-- Start Working data --
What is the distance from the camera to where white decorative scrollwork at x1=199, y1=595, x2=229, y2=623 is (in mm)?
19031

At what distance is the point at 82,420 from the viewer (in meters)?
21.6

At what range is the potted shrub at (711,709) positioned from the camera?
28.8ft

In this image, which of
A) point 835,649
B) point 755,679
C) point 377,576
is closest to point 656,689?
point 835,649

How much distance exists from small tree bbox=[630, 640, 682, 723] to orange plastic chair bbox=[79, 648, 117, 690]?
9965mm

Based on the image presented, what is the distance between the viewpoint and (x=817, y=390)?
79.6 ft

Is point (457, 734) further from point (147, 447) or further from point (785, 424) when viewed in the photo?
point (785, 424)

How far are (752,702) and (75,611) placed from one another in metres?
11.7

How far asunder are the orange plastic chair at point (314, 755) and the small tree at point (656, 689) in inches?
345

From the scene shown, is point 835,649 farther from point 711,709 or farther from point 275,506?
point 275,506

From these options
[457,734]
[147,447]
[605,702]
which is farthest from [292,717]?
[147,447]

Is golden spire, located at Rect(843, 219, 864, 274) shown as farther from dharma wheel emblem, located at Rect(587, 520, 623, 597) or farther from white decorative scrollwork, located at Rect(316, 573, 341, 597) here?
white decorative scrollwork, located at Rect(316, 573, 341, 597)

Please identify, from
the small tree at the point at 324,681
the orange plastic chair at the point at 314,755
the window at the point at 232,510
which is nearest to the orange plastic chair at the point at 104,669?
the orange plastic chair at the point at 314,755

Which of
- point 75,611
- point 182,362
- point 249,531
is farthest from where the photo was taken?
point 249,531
-- End Working data --
» Stated problem: Lay out every line of the entries above as a Markdown table with the columns "Number" and "Line", putting each line's position in the first column and its text in the second, and leave out the blank lines.

» Task result:
| Number | Line |
|---|---|
| 1 | What is the distance from the camera to where white decorative scrollwork at x1=199, y1=595, x2=229, y2=623 is (in mm)? |
| 2 | 19031 |
| 3 | At what distance is the point at 82,420 from the viewer (in meters)? |
| 4 | 21.6 |
| 5 | At what range is the potted shrub at (711,709) positioned from the camera? |
| 6 | 28.8ft |
| 7 | In this image, which of |
| 8 | A) point 835,649 |
| 9 | B) point 755,679 |
| 10 | C) point 377,576 |
| 11 | is closest to point 656,689? |
| 12 | point 835,649 |
| 13 | How much distance exists from small tree bbox=[630, 640, 682, 723] to orange plastic chair bbox=[79, 648, 117, 690]? |
| 14 | 9965mm |
| 15 | Based on the image presented, what is the distance between the viewpoint and (x=817, y=390)? |
| 16 | 79.6 ft |
| 17 | Is point (457, 734) further from point (147, 447) or further from point (785, 424) when viewed in the photo? |
| 18 | point (785, 424) |
| 19 | How far are (752,702) and (75,611) placed from one another in metres? |
| 20 | 11.7 |
| 21 | How far asunder are the orange plastic chair at point (314, 755) and the small tree at point (656, 689) in inches? |
| 22 | 345 |
| 23 | From the scene shown, is point 835,649 farther from point 711,709 or farther from point 275,506? |
| 24 | point 275,506 |
| 25 | From these options |
| 26 | [457,734] |
| 27 | [147,447] |
| 28 | [605,702] |
| 29 | which is farthest from [292,717]? |
| 30 | [147,447] |
| 31 | Is golden spire, located at Rect(843, 219, 864, 274) shown as farther from dharma wheel emblem, located at Rect(587, 520, 623, 597) or farther from white decorative scrollwork, located at Rect(316, 573, 341, 597) here? |
| 32 | white decorative scrollwork, located at Rect(316, 573, 341, 597) |
| 33 | Please identify, from |
| 34 | the small tree at the point at 324,681 |
| 35 | the orange plastic chair at the point at 314,755 |
| 36 | the window at the point at 232,510 |
| 37 | which is nearest to the orange plastic chair at the point at 104,669? |
| 38 | the orange plastic chair at the point at 314,755 |
| 39 | Which of |
| 40 | - point 75,611 |
| 41 | - point 182,362 |
| 42 | - point 249,531 |
| 43 | is farthest from where the photo was taken? |
| 44 | point 249,531 |